Customising workflows

Customising the annotations scripts

The following rules / Python files stored in scripts are run at three different steps during the asr_curation pipeline

add_custom_annotations / scripts/add_custom_annotations.py' - run after all of the database annotations are retrived and before subsets are made
add_annotations_from_alignment / scripts/add_annotations_from_alignment.py' - run after the sequences for a given subset have been aligned
add_annotations_from_ancestors / scripts/add_annotations_from_ancestors.py' - run after the ancestors for a given subset have been predicted

Which script to use for which custom annotation is a decision as to what information you require to build the rules. For example, if your custom rules make use of aligned positions, this will obviously need to come after alignments have been generated.

Currently only add_custom_annotations comes before the creation of subsets, so only annotations added from this custom script (or annotations from the database retrievals) can be used to make subsets.

The files stored in scripts are template files - they will read in the data and write it out correctly, but not add any annotations.

You can override these files by copying them to a new location and writing code to be annotated into your data.
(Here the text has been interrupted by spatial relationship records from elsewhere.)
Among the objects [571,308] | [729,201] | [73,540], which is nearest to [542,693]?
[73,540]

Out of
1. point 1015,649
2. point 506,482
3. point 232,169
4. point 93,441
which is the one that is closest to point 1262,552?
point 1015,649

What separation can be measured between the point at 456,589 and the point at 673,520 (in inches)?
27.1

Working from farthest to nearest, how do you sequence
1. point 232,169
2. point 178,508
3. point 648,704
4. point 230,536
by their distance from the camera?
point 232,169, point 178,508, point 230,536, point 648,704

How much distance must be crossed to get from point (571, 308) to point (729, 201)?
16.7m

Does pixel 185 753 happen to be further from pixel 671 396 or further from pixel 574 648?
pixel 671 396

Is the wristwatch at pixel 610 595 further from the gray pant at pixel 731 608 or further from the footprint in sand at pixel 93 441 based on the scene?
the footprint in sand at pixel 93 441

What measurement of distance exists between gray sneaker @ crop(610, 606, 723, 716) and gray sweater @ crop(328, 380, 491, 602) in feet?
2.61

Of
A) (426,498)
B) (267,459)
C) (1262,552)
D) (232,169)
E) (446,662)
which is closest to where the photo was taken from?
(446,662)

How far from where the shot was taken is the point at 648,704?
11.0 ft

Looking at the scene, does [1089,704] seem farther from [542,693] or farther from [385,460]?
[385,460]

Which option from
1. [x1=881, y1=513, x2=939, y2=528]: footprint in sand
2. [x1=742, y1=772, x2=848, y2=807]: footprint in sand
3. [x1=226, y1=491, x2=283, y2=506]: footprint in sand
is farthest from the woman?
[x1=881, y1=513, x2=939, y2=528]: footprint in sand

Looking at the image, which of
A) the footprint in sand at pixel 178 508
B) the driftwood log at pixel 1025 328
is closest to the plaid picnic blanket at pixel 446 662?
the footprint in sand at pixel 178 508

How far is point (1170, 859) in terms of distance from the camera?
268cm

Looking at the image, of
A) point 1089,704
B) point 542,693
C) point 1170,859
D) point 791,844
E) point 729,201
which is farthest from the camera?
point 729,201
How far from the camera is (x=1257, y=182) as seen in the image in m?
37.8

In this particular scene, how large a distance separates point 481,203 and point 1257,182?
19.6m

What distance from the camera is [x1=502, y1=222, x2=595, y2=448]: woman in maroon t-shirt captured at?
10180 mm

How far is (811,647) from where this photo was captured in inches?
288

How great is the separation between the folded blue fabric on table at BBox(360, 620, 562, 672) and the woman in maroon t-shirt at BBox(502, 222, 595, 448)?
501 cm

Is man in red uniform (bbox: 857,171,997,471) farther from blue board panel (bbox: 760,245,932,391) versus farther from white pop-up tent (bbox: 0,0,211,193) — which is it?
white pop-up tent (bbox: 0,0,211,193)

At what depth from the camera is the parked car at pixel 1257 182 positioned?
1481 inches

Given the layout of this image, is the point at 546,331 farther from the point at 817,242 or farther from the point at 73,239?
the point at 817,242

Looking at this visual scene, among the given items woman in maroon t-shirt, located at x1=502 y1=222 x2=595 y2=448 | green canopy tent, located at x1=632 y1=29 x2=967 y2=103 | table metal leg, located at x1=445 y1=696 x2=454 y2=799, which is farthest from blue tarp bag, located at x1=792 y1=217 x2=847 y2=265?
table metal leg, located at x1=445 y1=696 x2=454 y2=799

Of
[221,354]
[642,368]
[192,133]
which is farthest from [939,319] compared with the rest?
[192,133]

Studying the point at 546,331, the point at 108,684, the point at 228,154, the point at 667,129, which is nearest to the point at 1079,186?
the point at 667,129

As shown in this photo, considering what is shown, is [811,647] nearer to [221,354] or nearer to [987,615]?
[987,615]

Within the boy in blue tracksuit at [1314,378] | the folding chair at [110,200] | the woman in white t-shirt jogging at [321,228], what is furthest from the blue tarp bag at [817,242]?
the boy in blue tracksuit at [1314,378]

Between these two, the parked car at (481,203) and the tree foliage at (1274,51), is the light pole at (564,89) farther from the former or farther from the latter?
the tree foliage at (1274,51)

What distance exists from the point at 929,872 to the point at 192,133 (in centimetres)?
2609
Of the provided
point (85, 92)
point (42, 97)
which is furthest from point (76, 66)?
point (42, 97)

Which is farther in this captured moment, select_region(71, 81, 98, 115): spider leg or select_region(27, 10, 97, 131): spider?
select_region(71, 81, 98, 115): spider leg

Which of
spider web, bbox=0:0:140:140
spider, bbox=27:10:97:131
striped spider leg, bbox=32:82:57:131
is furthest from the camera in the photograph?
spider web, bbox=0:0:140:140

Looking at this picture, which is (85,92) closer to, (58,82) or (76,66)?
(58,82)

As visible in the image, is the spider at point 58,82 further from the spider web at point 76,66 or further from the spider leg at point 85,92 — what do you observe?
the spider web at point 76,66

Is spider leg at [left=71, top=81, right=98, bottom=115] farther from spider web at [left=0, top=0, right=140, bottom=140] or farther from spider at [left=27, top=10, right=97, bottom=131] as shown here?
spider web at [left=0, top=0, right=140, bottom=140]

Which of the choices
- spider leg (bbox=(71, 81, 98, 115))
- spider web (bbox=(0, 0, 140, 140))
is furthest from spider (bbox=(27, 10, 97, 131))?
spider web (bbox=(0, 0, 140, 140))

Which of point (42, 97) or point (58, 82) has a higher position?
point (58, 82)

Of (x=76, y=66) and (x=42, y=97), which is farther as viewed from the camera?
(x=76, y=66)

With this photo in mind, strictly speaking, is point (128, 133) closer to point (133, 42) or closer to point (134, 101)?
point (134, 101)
Within your config file you then specify the location of any custom script.

See Defining the config files for more information.

Writing code for new annotation scripts

You must keep the structure for the input and output the same but to help with this all three files define the following line -

# IF CUSTOMISING THIS FILE PLACE CUSTOM CODE HERE

An example of how to write custom code is given in the scripts/configs/example_custom_annotations folder, and the example_workflow uses these files to add custom annotations to the datasets in the example_workflow

There is a lot of code in scripts/annot_functions that is designed to do common annotation tasks.

Customising annotations

Provided annotation functions

The following is a description of some of the provided annotation functions and how to incorporate them.

All changes should be made in your add_custom_annotations.py file and you should add the custom location of this file to you config file.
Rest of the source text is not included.